Jetzt löste er sein Versprechen ein – und Ex-Weltrekordler Roman Sebrle bescheinigt ihm prompt eine glänzende Zukunft. "Er ist fantastisch und hat noch Luft nach oben. Wenn Michael verletzungsfrei bleibt, kann er ein ernster Herausforderer von Eaton werden", sagte der Tscheche, der 2001 als erster Zehnkämpfer die magische 9000-Punkte-Marke geknackt hatte. Auch Paul Heinz Wellmann, Geschäftsführer der Leichtathletik-Abteilung beim TSV Bayer Leverkusen, war von der Leistung beeindruckt: "Der Junge hat in den vergangenen Jahren soviel Pech gehabt – da ist dieser zweite Platz heute umso schöner. Er darf sich nicht nur über die Silbermedaille freuen, sondern auch über die Punktzahl, die er erreicht hat. Das ist ganz fantastisch", sagte Wellmann, der den Silber-Triumph live im Luschniki-Stadion verfolgte.

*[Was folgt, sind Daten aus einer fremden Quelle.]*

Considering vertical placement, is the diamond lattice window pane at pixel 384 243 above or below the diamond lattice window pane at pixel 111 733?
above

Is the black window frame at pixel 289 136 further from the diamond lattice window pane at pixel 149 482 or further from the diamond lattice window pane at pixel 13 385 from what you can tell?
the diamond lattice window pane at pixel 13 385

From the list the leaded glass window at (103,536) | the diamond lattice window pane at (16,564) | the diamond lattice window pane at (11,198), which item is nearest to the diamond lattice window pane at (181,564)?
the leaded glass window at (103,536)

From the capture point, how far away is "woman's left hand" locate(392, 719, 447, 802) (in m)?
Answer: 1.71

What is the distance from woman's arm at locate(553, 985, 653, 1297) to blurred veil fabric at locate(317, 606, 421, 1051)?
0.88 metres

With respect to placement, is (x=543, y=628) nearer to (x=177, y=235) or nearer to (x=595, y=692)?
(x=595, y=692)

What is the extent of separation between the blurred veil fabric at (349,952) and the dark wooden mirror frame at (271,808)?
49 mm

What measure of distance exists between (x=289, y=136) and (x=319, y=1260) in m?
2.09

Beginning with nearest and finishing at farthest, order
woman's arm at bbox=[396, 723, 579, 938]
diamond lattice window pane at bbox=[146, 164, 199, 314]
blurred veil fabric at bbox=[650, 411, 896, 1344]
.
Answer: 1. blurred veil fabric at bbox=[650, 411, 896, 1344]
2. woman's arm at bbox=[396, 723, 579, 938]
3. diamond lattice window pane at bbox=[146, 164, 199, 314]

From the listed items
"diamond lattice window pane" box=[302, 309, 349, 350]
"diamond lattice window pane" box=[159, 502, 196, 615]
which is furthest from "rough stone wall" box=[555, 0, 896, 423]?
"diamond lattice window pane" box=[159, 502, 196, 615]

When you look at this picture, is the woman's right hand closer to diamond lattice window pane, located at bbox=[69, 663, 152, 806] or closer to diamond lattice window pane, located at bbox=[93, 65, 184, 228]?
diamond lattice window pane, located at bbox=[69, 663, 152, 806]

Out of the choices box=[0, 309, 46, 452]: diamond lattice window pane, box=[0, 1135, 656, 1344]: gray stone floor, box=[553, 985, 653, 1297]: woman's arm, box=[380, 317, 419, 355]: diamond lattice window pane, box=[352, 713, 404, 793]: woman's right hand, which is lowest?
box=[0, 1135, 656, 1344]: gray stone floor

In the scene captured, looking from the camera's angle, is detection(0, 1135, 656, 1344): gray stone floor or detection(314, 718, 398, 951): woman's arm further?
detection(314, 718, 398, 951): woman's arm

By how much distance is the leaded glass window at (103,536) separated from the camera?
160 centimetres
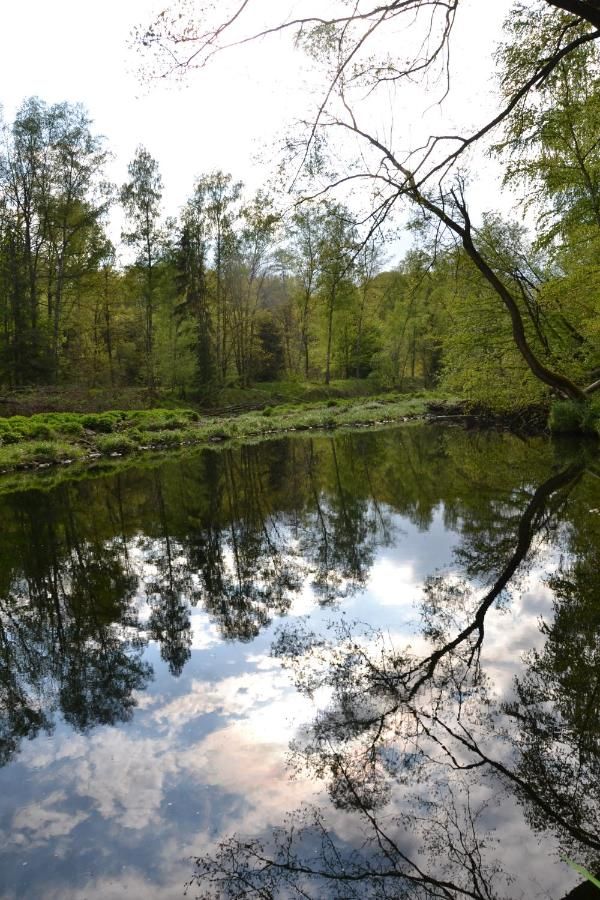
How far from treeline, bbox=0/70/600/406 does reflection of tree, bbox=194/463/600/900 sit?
693 centimetres

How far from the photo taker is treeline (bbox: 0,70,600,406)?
34.9ft

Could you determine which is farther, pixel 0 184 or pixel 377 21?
pixel 0 184

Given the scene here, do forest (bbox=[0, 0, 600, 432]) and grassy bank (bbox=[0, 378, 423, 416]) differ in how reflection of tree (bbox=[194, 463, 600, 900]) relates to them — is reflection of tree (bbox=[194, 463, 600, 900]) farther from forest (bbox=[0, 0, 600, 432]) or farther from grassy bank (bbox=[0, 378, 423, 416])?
grassy bank (bbox=[0, 378, 423, 416])

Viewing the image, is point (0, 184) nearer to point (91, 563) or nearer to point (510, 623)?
point (91, 563)

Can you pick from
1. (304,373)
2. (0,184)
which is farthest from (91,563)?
(304,373)

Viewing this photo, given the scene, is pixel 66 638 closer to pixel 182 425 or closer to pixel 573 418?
pixel 573 418

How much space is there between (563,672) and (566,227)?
575 inches

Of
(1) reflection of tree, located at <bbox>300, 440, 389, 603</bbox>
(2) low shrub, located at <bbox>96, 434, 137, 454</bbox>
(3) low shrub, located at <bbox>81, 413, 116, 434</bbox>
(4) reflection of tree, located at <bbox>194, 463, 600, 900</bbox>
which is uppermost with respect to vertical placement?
(3) low shrub, located at <bbox>81, 413, 116, 434</bbox>

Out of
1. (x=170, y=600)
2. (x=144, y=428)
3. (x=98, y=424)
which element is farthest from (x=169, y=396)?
(x=170, y=600)

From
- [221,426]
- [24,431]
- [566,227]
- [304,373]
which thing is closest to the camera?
[566,227]

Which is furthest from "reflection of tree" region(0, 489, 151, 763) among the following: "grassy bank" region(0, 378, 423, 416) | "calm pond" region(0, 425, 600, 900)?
"grassy bank" region(0, 378, 423, 416)

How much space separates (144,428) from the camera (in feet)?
78.9

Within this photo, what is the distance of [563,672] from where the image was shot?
402 centimetres

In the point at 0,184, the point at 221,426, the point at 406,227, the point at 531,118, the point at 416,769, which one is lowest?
the point at 416,769
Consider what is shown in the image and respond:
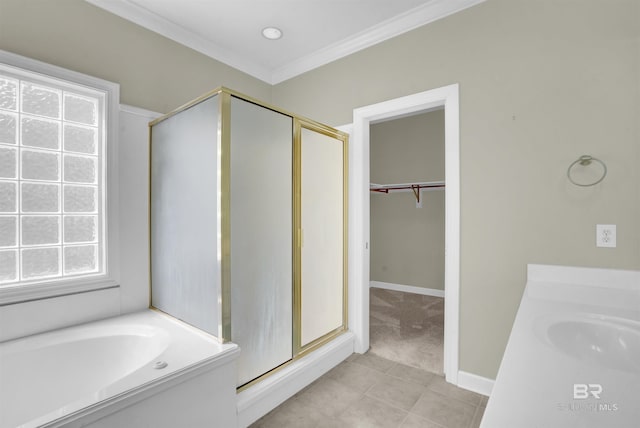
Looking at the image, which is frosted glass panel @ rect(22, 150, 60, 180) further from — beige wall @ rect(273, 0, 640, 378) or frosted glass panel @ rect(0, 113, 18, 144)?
beige wall @ rect(273, 0, 640, 378)

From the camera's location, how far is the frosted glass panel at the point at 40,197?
1.80 meters

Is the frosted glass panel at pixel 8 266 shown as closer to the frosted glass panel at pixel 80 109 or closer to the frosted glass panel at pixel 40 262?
the frosted glass panel at pixel 40 262

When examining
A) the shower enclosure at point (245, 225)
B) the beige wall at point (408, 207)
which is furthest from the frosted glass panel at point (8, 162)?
the beige wall at point (408, 207)

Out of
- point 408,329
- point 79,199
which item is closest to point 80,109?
point 79,199

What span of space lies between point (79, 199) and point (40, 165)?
11.0 inches

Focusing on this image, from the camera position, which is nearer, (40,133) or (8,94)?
(8,94)

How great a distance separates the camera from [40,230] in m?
1.86

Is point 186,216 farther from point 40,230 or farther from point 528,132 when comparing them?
point 528,132

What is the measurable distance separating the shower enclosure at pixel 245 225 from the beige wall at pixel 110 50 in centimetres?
36

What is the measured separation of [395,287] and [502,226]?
295cm

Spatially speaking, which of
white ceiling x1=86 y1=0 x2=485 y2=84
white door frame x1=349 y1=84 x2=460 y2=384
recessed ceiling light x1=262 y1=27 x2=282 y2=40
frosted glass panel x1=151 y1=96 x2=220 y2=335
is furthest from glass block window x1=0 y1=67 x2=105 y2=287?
white door frame x1=349 y1=84 x2=460 y2=384

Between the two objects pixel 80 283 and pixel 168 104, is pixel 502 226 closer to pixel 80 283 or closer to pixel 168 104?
pixel 168 104

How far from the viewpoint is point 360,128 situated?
2.62 meters

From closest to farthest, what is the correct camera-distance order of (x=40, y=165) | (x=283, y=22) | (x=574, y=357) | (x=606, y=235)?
(x=574, y=357) < (x=606, y=235) < (x=40, y=165) < (x=283, y=22)
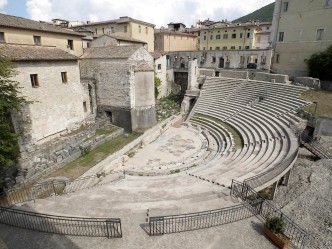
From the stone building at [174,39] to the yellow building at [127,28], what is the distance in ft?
15.6

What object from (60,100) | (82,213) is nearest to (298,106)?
(82,213)

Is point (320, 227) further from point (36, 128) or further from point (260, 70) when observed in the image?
point (260, 70)

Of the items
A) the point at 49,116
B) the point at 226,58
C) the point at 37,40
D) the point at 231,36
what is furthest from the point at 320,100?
the point at 231,36

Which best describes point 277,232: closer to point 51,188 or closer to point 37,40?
point 51,188

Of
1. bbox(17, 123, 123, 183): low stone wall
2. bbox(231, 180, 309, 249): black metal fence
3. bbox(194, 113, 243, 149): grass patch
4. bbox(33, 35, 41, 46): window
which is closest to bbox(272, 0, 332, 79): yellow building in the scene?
bbox(194, 113, 243, 149): grass patch

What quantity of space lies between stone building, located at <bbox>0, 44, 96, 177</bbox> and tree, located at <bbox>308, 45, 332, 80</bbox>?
94.2 feet

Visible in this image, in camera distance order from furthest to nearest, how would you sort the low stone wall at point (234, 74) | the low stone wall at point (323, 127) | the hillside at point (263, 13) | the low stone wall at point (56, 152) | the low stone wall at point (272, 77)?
the hillside at point (263, 13)
the low stone wall at point (234, 74)
the low stone wall at point (272, 77)
the low stone wall at point (323, 127)
the low stone wall at point (56, 152)

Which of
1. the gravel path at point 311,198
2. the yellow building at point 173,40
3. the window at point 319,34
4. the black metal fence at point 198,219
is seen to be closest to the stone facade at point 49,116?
the black metal fence at point 198,219

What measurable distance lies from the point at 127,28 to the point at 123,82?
19.1 metres

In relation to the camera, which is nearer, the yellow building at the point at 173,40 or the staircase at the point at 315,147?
the staircase at the point at 315,147

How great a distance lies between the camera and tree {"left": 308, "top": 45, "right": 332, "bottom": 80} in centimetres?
2705

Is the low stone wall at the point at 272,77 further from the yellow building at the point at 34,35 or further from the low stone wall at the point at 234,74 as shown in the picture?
the yellow building at the point at 34,35

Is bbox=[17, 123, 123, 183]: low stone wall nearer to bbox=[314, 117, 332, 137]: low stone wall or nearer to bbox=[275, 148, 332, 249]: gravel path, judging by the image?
bbox=[275, 148, 332, 249]: gravel path

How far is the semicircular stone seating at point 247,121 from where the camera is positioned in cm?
1527
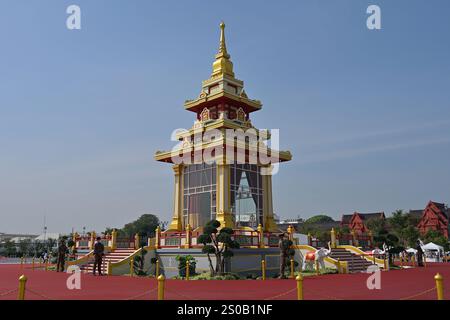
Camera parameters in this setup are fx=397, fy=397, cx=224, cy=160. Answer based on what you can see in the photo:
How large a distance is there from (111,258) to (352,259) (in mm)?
15775

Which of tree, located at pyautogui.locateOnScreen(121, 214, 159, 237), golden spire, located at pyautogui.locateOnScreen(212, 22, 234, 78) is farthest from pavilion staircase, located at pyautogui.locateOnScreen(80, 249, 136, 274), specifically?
tree, located at pyautogui.locateOnScreen(121, 214, 159, 237)

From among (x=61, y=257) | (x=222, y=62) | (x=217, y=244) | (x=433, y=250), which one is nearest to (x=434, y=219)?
(x=433, y=250)

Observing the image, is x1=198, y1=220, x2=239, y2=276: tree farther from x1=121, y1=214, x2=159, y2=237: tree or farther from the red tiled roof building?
the red tiled roof building

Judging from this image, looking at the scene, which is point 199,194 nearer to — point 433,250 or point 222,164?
point 222,164

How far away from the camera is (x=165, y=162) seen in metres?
32.4

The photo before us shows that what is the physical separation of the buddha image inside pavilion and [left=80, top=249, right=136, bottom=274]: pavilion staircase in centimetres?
271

"Der Micha holt eine Medaille", prophezeite Teamkollege Rico Freimuth schon zur Zehnkampf-Halbzeit. Wegen der idealen Trainingsbedingungen war Schrader vor der Weltmeisterschaft gemeinsam mit Freimuth nach Halle an der Saale gezogen. Für den WM-Siebten ist das gute Klima in der Männer-WG ein Geheimnis des Erfolges. "Wir haben die gleichen Interessen und den gleichen Humor", sagte Freimuth. "Und wenn dein Konkurrent dein bester Freund ist, motiviert das zusätzlich."